* **Problem to work on**: When you reach the line containing "Characterize element at" in the entries below, start writing out each line exactly, and stop after the line containing "Δt(171Å) +0/+6/+12 min. Source: automated SDO event catalogue.".

[Exercise data — start]

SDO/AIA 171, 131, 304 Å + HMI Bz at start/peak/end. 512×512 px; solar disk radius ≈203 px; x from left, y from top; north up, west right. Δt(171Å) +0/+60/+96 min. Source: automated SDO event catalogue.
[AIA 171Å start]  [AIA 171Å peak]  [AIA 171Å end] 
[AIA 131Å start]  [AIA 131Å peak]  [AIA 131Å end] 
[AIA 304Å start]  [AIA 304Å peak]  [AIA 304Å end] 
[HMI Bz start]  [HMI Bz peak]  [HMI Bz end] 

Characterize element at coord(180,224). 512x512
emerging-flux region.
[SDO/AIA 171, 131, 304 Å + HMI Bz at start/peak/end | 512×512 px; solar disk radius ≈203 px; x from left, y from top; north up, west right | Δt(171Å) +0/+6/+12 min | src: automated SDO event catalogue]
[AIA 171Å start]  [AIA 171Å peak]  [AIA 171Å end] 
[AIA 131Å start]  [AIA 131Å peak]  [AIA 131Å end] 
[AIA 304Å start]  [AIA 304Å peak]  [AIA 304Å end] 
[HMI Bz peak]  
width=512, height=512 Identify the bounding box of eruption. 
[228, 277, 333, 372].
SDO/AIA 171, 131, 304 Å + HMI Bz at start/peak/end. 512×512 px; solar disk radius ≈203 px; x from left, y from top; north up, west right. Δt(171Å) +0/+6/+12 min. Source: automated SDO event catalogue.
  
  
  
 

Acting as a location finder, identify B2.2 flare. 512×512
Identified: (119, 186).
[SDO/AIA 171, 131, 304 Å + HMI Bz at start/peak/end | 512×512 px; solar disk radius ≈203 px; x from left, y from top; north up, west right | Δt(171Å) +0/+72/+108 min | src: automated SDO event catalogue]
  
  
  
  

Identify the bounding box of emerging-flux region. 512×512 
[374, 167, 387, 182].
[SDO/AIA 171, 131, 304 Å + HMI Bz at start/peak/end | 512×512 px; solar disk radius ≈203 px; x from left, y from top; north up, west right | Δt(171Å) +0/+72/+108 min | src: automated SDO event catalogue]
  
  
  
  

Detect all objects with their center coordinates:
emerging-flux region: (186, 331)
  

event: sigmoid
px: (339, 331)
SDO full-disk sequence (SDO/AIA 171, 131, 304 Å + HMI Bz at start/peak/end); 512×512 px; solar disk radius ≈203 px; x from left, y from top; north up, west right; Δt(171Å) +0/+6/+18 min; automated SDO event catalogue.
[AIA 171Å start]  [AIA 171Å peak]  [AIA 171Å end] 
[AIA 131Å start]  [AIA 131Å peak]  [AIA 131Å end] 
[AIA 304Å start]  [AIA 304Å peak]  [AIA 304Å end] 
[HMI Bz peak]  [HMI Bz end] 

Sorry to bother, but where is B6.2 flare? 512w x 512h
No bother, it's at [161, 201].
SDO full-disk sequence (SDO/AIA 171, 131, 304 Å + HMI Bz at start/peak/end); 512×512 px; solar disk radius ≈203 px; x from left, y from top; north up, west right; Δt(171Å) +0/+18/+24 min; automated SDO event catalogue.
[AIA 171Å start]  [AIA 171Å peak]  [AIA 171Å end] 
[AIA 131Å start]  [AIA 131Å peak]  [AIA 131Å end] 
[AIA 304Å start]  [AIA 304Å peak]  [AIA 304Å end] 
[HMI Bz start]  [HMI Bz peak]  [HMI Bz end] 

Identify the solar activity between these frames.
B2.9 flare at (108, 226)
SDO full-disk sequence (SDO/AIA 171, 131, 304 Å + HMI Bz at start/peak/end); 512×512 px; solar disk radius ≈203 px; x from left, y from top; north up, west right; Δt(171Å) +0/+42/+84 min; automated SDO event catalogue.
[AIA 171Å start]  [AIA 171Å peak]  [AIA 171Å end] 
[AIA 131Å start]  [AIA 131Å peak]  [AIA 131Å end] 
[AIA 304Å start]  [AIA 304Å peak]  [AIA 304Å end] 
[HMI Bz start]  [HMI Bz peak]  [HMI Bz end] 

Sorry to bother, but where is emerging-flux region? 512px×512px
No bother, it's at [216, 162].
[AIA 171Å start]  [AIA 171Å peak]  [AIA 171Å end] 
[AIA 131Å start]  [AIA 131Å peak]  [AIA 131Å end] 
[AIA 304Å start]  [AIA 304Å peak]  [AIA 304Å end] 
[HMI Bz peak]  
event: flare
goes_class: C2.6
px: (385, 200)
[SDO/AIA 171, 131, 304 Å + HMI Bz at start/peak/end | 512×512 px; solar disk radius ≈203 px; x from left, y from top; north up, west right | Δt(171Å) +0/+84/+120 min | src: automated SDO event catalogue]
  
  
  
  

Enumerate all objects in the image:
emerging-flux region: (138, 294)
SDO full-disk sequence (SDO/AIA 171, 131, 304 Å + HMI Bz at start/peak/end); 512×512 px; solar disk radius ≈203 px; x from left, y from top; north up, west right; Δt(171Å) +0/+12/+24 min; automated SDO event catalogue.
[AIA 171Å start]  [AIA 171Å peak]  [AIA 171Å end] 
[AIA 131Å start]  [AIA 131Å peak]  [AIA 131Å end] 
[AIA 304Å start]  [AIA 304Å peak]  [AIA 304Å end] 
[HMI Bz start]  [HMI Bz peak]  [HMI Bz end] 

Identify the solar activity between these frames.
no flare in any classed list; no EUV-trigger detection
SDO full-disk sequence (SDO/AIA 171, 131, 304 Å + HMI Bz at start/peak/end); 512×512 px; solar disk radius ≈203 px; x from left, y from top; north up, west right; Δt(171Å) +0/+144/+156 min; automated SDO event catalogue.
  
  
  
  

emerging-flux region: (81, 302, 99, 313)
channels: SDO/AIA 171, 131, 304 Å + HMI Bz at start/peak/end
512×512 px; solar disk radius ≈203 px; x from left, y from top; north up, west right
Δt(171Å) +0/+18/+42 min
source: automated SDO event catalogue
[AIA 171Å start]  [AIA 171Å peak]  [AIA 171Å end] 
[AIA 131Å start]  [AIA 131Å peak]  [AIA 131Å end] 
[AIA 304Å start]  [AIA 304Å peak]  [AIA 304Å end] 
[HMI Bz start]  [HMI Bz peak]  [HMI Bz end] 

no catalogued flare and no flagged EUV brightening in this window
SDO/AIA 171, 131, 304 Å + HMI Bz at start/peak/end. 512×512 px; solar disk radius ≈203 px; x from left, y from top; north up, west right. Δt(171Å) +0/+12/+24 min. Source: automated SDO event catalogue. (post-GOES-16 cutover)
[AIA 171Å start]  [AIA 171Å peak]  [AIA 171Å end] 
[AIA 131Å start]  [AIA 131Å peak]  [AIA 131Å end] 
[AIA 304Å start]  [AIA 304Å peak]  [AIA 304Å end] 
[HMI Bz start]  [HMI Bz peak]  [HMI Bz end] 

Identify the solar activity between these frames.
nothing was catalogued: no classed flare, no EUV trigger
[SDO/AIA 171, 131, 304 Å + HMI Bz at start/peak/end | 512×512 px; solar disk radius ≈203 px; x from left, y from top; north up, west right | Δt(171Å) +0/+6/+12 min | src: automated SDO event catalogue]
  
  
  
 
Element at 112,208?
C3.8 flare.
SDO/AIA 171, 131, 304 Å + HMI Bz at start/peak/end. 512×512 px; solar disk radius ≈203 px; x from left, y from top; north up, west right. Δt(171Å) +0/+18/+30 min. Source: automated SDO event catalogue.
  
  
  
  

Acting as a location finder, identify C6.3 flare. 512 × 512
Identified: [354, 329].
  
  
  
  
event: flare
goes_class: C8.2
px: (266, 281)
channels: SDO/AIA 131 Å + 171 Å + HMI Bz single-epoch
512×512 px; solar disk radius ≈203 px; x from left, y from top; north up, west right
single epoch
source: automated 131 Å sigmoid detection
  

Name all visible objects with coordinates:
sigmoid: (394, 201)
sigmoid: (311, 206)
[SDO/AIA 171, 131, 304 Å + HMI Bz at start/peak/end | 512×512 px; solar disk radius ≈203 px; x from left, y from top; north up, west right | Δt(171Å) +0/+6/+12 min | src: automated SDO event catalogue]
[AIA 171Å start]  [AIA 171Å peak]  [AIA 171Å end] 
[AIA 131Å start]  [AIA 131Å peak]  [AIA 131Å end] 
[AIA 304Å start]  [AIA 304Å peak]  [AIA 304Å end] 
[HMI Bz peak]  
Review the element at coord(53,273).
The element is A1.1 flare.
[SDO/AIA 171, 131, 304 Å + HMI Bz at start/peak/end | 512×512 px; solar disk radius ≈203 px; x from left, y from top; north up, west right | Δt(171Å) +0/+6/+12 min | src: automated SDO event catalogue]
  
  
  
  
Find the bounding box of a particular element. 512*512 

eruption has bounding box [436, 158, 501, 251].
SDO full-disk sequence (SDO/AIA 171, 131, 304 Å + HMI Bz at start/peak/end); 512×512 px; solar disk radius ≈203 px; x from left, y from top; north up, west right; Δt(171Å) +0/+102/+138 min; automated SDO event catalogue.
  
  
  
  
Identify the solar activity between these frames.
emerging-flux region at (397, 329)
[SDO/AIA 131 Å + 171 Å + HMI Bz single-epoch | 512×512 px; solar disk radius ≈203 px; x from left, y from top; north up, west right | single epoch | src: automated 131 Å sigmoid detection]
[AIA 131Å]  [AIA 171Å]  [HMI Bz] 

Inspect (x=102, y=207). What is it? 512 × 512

[Exercise data — finish]

* **Task result**:
Characterize element at coord(180,224). 512x512
emerging-flux region.
[SDO/AIA 171, 131, 304 Å + HMI Bz at start/peak/end | 512×512 px; solar disk radius ≈203 px; x from left, y from top; north up, west right | Δt(171Å) +0/+6/+12 min | src: automated SDO event catalogue]
[AIA 171Å start]  [AIA 171Å peak]  [AIA 171Å end] 
[AIA 131Å start]  [AIA 131Å peak]  [AIA 131Å end] 
[AIA 304Å start]  [AIA 304Å peak]  [AIA 304Å end] 
[HMI Bz peak]  
width=512, height=512 Identify the bounding box of eruption. 
[228, 277, 333, 372].
SDO/AIA 171, 131, 304 Å + HMI Bz at start/peak/end. 512×512 px; solar disk radius ≈203 px; x from left, y from top; north up, west right. Δt(171Å) +0/+6/+12 min. Source: automated SDO event catalogue.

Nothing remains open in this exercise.